▶ Selection:
++++++++++++++++++++
Looking at platinum as the most widely used catalyst, thermal decomposition of an aqueous solution of [PtCl₆]²⁻ at 400°C is the standard method used for temperature resistant substrates (Cherepy et al., 1997; Ito, 2010). Depending on the substrate and the application process, this can produce a Pt deposit of variable thickness. The influence of Pt thickness on device performance has been studied showing that films ranging from 2 to 415 nm showed similar device efficiencies although counter electrode sheet resistance did decrease for thicker Pt layers as expected (Fang et al., 2004). However, for reverse illumination, photons must travel through the counter electrode and so transparency becomes a key limiting factor for device efficiency (Jun et al., 2007). Thus, two issues arise for DSC commercialization. Firstly, the development of an invisible layer of platinum which retains the desired catalytic activity for electron transfer, and secondly the need to deposit this layer rapidly at low temperature if TCO-polymer substrates are to be used. Taking transparency first, producing a Pt layer consisting of small particles has the advantage of increasing the effective surface area which means that a lower Pt loading can be used. As stated earlier, commercially available TCO-coated polymeric substrates are currently restricted to ITO coated onto either PEN or PET films which limits Pt processing temperatures to < 150°C. Low-temperature Pt deposition processes onto these types of substrates is most usually achieved either by sputtering, chemical or electrochemical reduction of a Pt precursor (Ma et al., 2004; Papageorgiou, 2004; Fang et al., 2005; Murakami and Grätzel 2008). Hexachloroplatinate is the most commonly used precursor because it is relatively stable in aqueous and organic solvents whilst also being readily reduced by a range of chemical agents – for example, sodium borohydride (Kang et al., 2006) and hydrogen (Khelashvili et al., 2007). Electrochemical reduction avoids the need for a chemical reducing agent but needs careful control of the electrical field to ensure consistent deposition (Papageorgiou, 2004; Murakami and Grätzel, 2008).

3.5.1 Liquid electrolyte

As stated earlier, the function of the electrolyte redox couple is to carry charge from the counter electrode to the photo-electrode and to reduce the dye cation after electron injection. For liquid electrolytes, the redox couple most often employed is I⁻/I₃ where the oxidized dye is reduced by I⁻ which is in turn oxidized to I₃⁻. The I₃⁻ ions must then diffuse towards the counter electrode to be reduced by electrons from the external circuit whilst the I⁻ produced from this must diffuse back towards the photo-electrode in a cycle (Jiang and Yanagida, 2010). High I⁻ concentrations ensure that regeneration of the oxidized dye competes kinetically with charge recombination from the TiO₂ film (Wang et al., 2005b). Other redox couples include halides and pseudo-halides such as Br⁻/Br₃⁻ (Oskam et al., 2001), SCN⁻/(SCN)₃⁻ (Wang et al., 2004), and SeCN⁻/(SeCN)₃⁻ (Guo et al., 2011) and cobalt-based redox couples (Liu et al., 2011).
++++++++++++++++++++
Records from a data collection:
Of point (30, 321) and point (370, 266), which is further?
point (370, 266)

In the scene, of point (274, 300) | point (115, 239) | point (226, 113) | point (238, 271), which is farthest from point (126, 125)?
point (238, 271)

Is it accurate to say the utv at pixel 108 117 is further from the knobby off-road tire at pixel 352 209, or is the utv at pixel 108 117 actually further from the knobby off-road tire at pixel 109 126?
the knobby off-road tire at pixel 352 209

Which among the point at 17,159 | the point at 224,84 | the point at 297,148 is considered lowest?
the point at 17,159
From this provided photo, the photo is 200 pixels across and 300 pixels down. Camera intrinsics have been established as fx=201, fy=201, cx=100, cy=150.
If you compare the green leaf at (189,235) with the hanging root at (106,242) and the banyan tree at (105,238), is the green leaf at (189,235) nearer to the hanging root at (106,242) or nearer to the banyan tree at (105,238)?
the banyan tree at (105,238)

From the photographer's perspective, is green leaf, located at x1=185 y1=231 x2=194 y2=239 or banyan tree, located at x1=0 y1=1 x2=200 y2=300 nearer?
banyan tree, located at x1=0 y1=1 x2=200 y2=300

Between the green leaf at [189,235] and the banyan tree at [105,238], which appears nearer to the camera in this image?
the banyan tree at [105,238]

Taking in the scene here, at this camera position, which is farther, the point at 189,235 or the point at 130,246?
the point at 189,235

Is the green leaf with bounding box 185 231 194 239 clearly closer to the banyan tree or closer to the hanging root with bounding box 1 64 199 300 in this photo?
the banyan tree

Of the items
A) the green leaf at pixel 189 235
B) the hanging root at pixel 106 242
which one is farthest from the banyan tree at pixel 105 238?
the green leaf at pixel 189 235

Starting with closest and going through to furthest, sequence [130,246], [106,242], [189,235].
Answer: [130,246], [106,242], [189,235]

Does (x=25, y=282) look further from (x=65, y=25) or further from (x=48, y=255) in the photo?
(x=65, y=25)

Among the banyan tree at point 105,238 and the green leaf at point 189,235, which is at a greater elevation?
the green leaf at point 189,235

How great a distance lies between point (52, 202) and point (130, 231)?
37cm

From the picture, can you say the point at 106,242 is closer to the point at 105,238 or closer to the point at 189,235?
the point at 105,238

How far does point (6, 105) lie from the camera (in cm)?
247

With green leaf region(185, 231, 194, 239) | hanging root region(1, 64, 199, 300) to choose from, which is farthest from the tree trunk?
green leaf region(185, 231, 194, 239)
++++++++++++++++++++
According to the text on platinum counter electrodes, why is hexachloroplatinate the most commonly used platinum precursor? Answer in one to three sentences.

Hexachloroplatinate is relatively stable in both aqueous and organic solvents. It is also readily reduced by a range of chemical agents, such as sodium borohydride and hydrogen.